Rendered images with source text:
=== Section Start ===
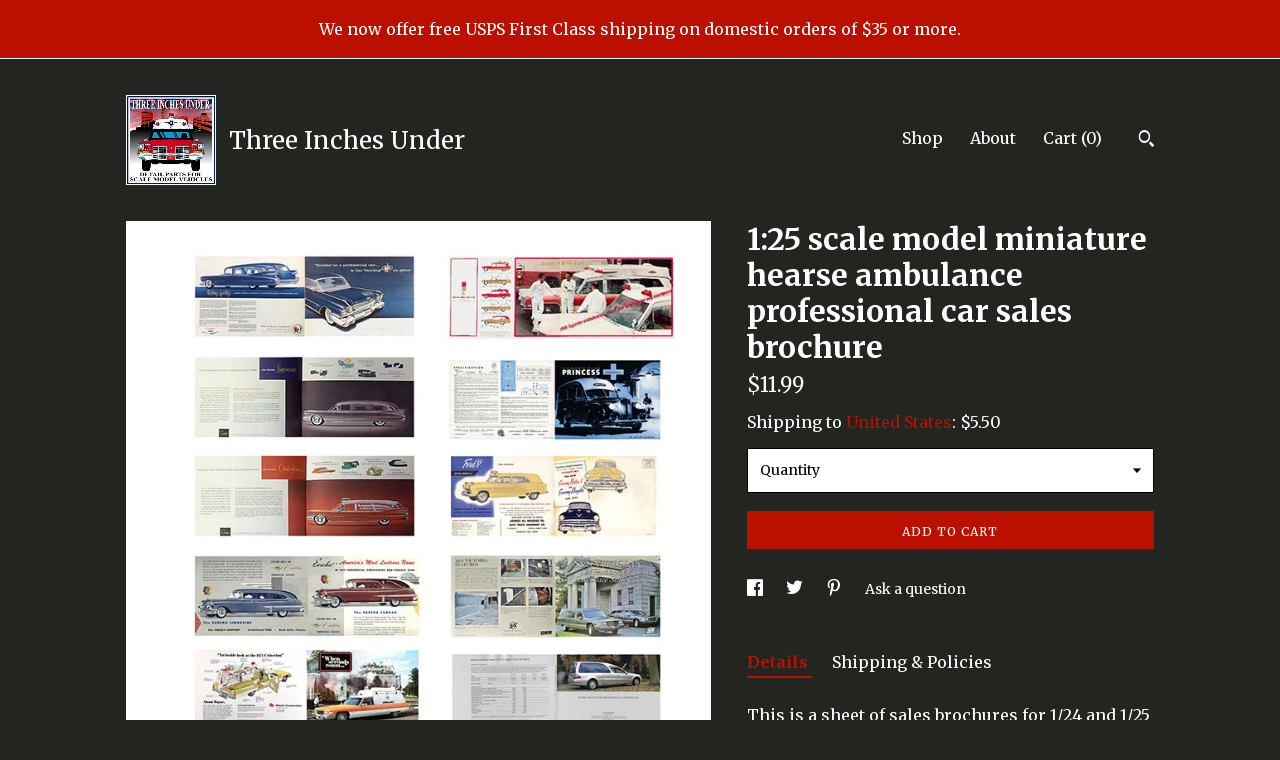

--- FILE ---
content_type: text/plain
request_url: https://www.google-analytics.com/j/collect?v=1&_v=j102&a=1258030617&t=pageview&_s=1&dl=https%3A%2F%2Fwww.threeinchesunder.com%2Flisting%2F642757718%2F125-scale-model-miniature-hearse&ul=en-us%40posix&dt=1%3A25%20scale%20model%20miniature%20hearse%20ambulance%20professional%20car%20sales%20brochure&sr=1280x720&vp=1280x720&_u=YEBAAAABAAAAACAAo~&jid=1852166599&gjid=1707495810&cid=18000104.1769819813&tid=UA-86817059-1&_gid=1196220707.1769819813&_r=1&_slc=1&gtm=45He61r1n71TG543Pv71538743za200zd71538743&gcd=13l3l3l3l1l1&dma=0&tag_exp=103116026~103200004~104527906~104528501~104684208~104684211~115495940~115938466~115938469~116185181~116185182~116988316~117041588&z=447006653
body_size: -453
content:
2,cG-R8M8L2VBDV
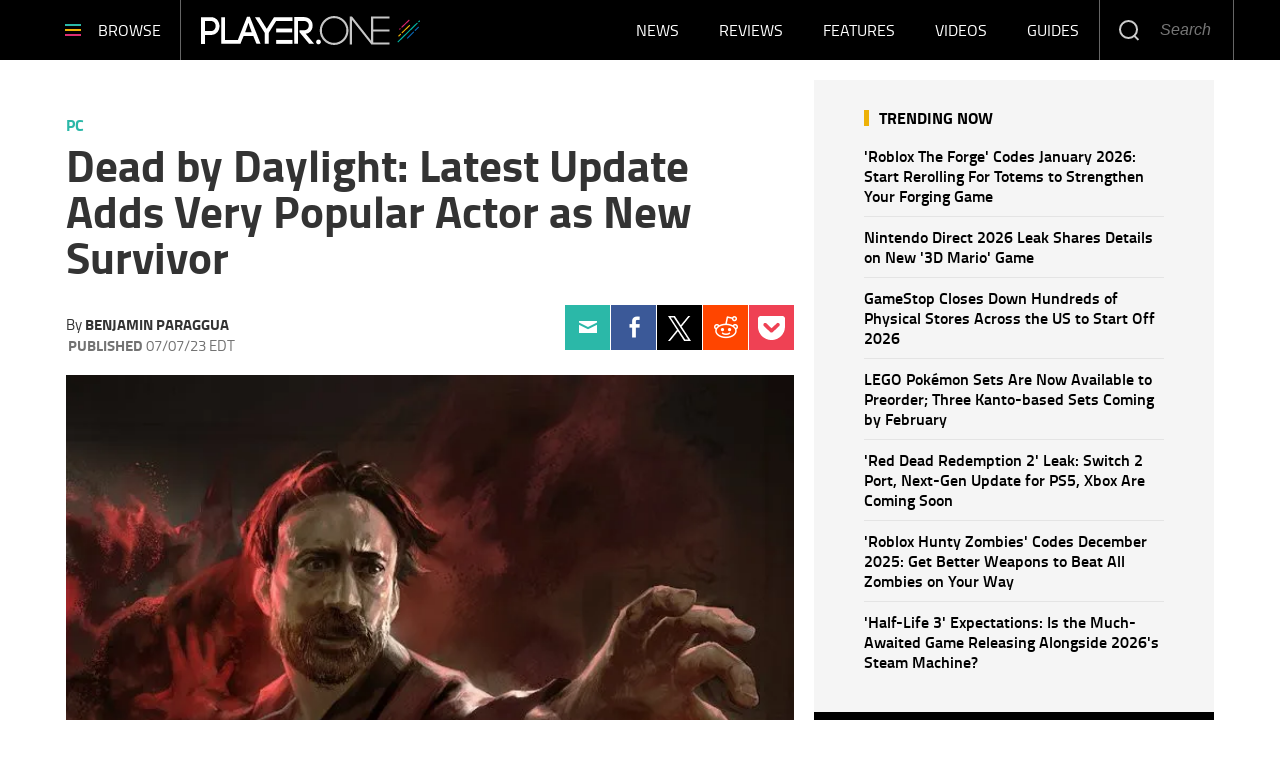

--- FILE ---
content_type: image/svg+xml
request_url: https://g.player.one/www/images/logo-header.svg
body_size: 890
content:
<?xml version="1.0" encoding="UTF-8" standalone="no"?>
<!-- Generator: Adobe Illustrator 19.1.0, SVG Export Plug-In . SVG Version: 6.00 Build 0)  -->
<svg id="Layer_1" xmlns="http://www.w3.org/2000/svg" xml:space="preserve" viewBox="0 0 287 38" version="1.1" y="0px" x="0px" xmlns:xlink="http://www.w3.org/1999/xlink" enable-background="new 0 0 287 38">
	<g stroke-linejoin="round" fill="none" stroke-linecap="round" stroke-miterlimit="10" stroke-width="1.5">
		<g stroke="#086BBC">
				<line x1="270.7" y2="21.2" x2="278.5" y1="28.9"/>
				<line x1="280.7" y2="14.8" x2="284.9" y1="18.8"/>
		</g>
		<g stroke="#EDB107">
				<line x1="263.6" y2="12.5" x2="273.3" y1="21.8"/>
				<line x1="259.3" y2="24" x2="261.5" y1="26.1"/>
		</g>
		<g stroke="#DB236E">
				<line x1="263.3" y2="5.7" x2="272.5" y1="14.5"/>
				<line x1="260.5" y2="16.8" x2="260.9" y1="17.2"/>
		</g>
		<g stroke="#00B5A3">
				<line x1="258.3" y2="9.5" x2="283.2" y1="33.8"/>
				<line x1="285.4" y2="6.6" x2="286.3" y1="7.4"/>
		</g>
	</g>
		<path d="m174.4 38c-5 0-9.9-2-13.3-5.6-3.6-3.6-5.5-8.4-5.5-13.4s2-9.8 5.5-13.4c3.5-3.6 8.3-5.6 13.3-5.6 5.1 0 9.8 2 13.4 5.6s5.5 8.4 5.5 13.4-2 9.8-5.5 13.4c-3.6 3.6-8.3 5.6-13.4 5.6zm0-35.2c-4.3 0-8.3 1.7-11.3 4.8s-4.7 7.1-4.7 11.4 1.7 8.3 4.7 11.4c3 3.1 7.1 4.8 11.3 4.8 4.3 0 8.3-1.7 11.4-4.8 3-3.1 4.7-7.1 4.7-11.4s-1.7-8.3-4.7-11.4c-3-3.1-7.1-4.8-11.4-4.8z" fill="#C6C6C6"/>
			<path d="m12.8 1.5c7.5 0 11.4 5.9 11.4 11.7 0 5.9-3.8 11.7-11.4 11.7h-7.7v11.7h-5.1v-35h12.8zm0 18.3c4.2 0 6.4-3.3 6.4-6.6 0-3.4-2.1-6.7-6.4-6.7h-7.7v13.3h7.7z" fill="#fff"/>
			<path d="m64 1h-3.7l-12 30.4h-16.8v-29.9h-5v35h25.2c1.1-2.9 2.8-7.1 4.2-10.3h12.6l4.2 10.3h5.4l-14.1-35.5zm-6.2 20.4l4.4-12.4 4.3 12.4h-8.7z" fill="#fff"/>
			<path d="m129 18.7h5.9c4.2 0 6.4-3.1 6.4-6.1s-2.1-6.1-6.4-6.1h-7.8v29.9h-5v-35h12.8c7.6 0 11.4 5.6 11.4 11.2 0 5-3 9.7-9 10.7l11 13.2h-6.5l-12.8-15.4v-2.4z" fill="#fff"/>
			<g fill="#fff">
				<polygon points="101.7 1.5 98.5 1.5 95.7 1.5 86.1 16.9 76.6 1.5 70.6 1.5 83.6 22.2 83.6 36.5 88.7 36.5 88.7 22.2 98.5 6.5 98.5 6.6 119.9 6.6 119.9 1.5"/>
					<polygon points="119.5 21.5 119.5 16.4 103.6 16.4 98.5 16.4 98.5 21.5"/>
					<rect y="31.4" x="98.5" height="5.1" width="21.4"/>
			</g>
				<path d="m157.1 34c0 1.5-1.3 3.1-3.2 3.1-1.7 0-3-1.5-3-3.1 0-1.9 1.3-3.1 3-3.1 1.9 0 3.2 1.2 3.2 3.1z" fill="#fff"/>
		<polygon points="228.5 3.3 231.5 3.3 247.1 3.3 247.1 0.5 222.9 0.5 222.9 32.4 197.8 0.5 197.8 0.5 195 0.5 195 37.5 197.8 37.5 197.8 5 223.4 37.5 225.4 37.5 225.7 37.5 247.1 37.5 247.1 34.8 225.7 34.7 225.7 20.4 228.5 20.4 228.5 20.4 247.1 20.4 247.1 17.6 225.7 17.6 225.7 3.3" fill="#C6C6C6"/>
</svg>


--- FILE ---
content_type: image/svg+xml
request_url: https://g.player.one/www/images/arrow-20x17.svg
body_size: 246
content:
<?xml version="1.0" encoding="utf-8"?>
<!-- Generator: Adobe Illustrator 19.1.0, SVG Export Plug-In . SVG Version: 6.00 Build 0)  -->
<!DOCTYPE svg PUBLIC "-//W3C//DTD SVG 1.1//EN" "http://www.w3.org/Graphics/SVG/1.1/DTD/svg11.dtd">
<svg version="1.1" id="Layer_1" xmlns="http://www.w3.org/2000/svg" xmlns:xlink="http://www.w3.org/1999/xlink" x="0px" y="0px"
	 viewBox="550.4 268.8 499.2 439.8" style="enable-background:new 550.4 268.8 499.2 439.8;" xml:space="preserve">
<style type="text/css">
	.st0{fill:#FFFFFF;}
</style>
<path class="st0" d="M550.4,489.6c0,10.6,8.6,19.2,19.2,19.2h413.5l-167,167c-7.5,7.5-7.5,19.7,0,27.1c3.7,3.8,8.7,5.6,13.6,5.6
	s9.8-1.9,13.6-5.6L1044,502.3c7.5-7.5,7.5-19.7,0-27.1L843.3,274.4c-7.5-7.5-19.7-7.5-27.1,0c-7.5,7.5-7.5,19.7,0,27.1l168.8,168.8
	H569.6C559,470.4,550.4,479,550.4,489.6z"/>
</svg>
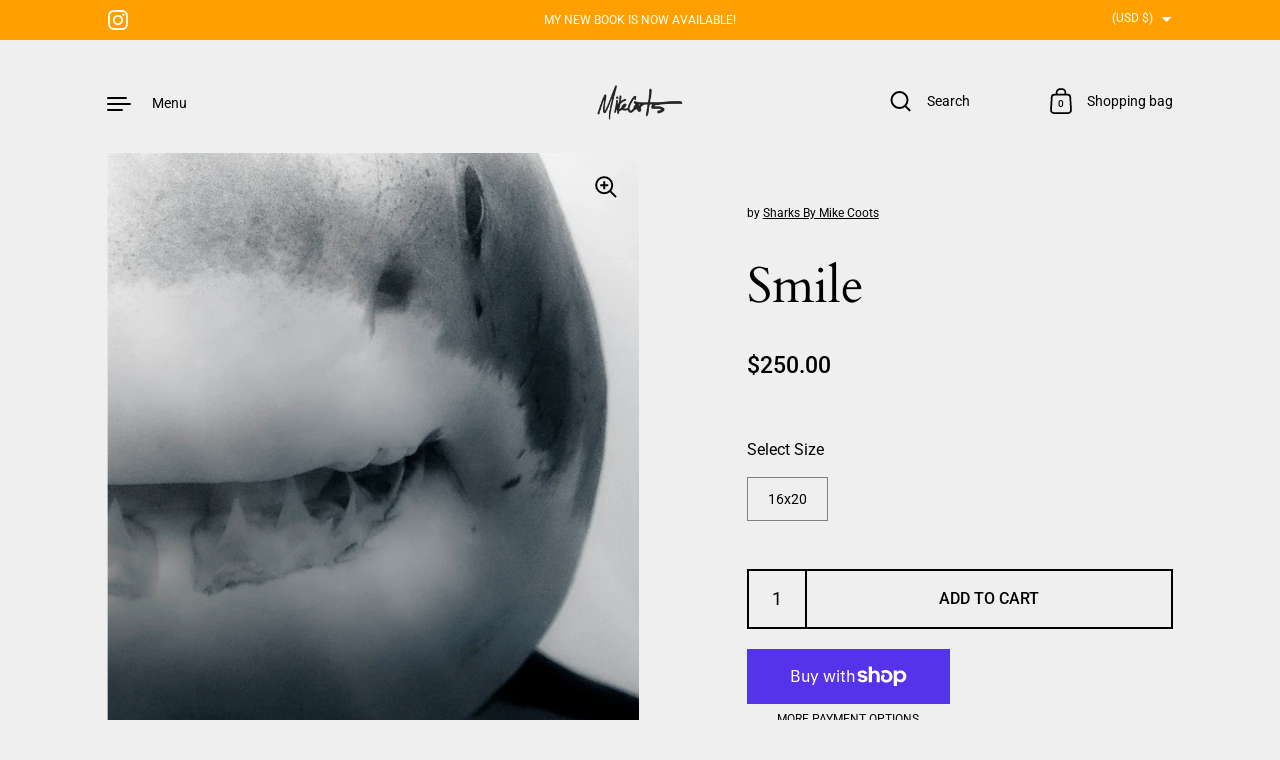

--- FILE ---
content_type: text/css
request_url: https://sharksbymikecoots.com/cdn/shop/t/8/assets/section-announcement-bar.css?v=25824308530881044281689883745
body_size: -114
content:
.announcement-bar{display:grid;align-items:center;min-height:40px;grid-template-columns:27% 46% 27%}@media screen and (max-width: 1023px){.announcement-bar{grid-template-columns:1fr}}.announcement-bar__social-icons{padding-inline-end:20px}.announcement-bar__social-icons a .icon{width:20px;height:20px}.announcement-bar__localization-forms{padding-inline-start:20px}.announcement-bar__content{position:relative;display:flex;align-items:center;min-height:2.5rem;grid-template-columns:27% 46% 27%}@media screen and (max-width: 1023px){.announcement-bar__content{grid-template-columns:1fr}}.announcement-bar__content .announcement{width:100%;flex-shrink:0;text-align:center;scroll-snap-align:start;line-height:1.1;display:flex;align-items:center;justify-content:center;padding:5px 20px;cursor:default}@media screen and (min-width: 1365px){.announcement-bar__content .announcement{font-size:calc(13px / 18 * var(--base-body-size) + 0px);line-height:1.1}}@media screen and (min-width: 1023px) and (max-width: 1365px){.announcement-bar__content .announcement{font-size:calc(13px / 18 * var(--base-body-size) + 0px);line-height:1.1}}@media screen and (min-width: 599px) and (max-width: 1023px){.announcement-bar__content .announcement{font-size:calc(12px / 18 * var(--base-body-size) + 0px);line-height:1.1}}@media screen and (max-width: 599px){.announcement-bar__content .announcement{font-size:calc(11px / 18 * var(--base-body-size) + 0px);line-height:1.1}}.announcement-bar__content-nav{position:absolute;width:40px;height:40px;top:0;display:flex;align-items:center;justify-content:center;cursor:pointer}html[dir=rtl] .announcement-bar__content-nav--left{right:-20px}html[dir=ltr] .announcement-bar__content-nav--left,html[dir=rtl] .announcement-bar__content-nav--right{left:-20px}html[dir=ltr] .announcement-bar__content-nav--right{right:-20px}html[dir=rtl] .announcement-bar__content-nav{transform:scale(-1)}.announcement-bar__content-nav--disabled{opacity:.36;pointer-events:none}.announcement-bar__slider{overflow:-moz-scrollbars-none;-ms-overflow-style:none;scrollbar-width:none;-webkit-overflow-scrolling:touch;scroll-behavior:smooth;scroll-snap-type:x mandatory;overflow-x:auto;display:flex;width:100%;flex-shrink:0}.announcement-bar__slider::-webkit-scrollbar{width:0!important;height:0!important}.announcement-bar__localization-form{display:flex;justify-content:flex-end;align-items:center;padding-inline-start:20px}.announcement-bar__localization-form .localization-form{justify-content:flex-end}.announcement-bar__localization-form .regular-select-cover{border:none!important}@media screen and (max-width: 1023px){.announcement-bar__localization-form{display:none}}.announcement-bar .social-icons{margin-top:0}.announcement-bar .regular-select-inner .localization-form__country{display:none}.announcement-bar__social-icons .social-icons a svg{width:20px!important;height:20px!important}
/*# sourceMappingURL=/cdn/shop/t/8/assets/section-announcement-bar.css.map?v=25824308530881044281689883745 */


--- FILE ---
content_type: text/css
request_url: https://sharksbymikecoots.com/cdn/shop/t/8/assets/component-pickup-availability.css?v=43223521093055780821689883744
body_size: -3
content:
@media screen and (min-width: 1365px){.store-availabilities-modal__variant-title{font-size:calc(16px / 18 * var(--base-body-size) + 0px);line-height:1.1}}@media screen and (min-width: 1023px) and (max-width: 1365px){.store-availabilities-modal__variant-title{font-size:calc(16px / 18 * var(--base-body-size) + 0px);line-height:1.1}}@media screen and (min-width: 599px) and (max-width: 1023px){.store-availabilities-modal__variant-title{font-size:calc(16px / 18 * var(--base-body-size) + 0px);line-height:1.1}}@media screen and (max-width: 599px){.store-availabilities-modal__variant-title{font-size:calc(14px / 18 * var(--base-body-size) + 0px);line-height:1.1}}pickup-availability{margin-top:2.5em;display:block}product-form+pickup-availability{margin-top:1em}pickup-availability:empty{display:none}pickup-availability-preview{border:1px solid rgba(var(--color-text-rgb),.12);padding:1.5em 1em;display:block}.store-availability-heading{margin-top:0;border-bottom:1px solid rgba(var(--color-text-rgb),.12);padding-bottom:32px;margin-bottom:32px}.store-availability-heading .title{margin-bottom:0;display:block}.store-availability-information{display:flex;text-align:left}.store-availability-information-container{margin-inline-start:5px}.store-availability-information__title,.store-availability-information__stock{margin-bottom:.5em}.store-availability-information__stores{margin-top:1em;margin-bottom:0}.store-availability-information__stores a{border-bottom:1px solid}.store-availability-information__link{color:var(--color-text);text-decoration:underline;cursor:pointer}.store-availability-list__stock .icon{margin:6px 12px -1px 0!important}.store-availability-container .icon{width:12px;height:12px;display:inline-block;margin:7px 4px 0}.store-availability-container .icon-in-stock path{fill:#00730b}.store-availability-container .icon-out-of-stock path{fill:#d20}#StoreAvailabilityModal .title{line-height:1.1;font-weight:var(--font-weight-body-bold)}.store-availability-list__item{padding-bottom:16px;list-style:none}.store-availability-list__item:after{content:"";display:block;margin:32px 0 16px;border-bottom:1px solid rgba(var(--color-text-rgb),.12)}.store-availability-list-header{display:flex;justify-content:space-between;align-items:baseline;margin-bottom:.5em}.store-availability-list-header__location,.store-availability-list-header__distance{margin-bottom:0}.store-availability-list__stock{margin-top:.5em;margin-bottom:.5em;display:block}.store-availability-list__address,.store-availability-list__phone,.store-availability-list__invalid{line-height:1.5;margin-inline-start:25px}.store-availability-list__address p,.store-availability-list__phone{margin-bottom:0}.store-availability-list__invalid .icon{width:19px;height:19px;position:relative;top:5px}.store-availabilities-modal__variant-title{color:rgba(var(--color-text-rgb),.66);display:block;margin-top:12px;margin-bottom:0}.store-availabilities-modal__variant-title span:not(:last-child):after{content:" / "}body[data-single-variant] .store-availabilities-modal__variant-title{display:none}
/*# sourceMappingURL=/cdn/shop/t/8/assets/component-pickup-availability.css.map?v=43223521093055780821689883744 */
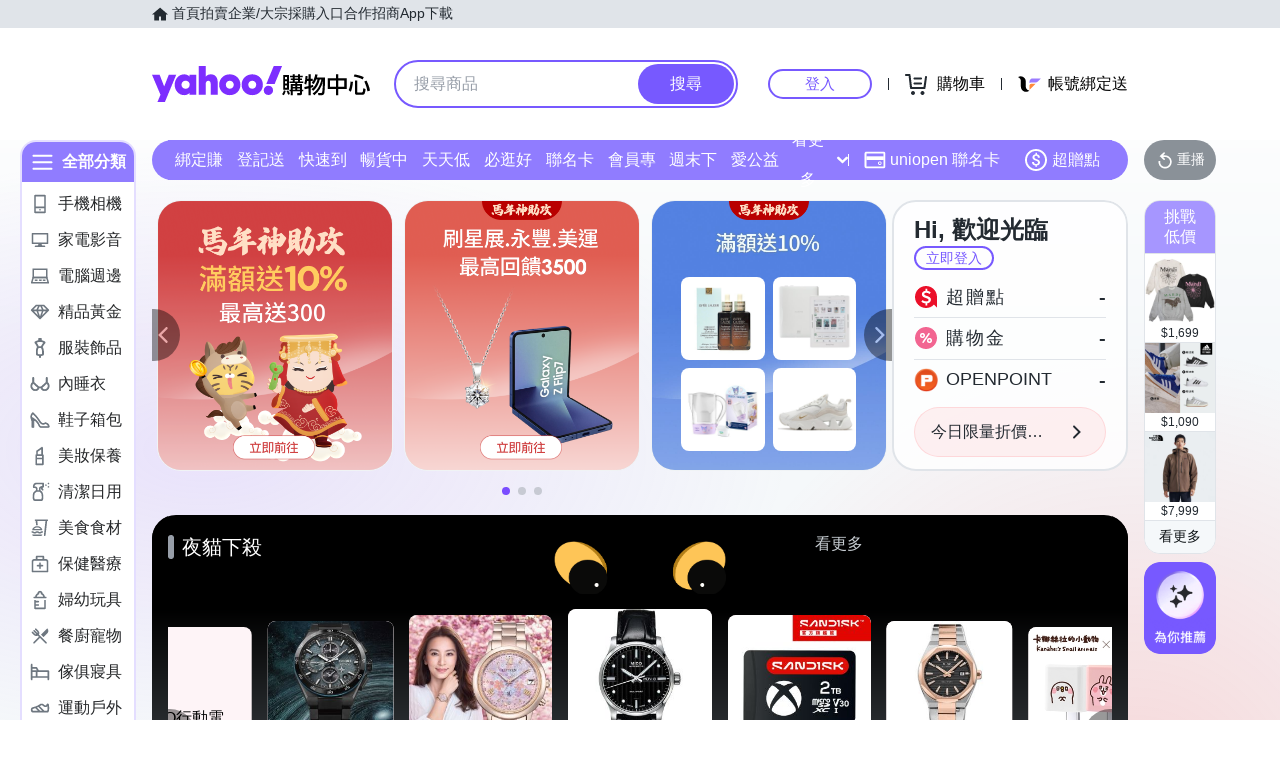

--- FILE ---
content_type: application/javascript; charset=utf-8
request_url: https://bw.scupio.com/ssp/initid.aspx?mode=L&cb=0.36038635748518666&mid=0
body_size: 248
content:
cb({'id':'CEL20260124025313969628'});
=== Section End ===
[Work to complete] When you reach the line with "body_size: -453" in the records above, begin repeating the lines exactly, and stop after the line with "1.5 98.5 1.5". Skip all pictures.

[Solved problem]
body_size: -453
content:
2,cG-R8M8L2VBDV

--- FILE ---
content_type: image/svg+xml
request_url: https://g.player.one/www/images/logo-header.svg
body_size: 890
content:
<?xml version="1.0" encoding="UTF-8" standalone="no"?>
<!-- Generator: Adobe Illustrator 19.1.0, SVG Export Plug-In . SVG Version: 6.00 Build 0)  -->
<svg id="Layer_1" xmlns="http://www.w3.org/2000/svg" xml:space="preserve" viewBox="0 0 287 38" version="1.1" y="0px" x="0px" xmlns:xlink="http://www.w3.org/1999/xlink" enable-background="new 0 0 287 38">
	<g stroke-linejoin="round" fill="none" stroke-linecap="round" stroke-miterlimit="10" stroke-width="1.5">
		<g stroke="#086BBC">
				<line x1="270.7" y2="21.2" x2="278.5" y1="28.9"/>
				<line x1="280.7" y2="14.8" x2="284.9" y1="18.8"/>
		</g>
		<g stroke="#EDB107">
				<line x1="263.6" y2="12.5" x2="273.3" y1="21.8"/>
				<line x1="259.3" y2="24" x2="261.5" y1="26.1"/>
		</g>
		<g stroke="#DB236E">
				<line x1="263.3" y2="5.7" x2="272.5" y1="14.5"/>
				<line x1="260.5" y2="16.8" x2="260.9" y1="17.2"/>
		</g>
		<g stroke="#00B5A3">
				<line x1="258.3" y2="9.5" x2="283.2" y1="33.8"/>
				<line x1="285.4" y2="6.6" x2="286.3" y1="7.4"/>
		</g>
	</g>
		<path d="m174.4 38c-5 0-9.9-2-13.3-5.6-3.6-3.6-5.5-8.4-5.5-13.4s2-9.8 5.5-13.4c3.5-3.6 8.3-5.6 13.3-5.6 5.1 0 9.8 2 13.4 5.6s5.5 8.4 5.5 13.4-2 9.8-5.5 13.4c-3.6 3.6-8.3 5.6-13.4 5.6zm0-35.2c-4.3 0-8.3 1.7-11.3 4.8s-4.7 7.1-4.7 11.4 1.7 8.3 4.7 11.4c3 3.1 7.1 4.8 11.3 4.8 4.3 0 8.3-1.7 11.4-4.8 3-3.1 4.7-7.1 4.7-11.4s-1.7-8.3-4.7-11.4c-3-3.1-7.1-4.8-11.4-4.8z" fill="#C6C6C6"/>
			<path d="m12.8 1.5c7.5 0 11.4 5.9 11.4 11.7 0 5.9-3.8 11.7-11.4 11.7h-7.7v11.7h-5.1v-35h12.8zm0 18.3c4.2 0 6.4-3.3 6.4-6.6 0-3.4-2.1-6.7-6.4-6.7h-7.7v13.3h7.7z" fill="#fff"/>
			<path d="m64 1h-3.7l-12 30.4h-16.8v-29.9h-5v35h25.2c1.1-2.9 2.8-7.1 4.2-10.3h12.6l4.2 10.3h5.4l-14.1-35.5zm-6.2 20.4l4.4-12.4 4.3 12.4h-8.7z" fill="#fff"/>
			<path d="m129 18.7h5.9c4.2 0 6.4-3.1 6.4-6.1s-2.1-6.1-6.4-6.1h-7.8v29.9h-5v-35h12.8c7.6 0 11.4 5.6 11.4 11.2 0 5-3 9.7-9 10.7l11 13.2h-6.5l-12.8-15.4v-2.4z" fill="#fff"/>
			<g fill="#fff">
				<polygon points="101.7 1.5 98.5 1.5 95.7 1.5 86.1 16.9 76.6 1.5 70.6 1.5 83.6 22.2 83.6 36.5 88.7 36.5 88.7 22.2 98.5 6.5 98.5 6.6 119.9 6.6 119.9 1.5"/>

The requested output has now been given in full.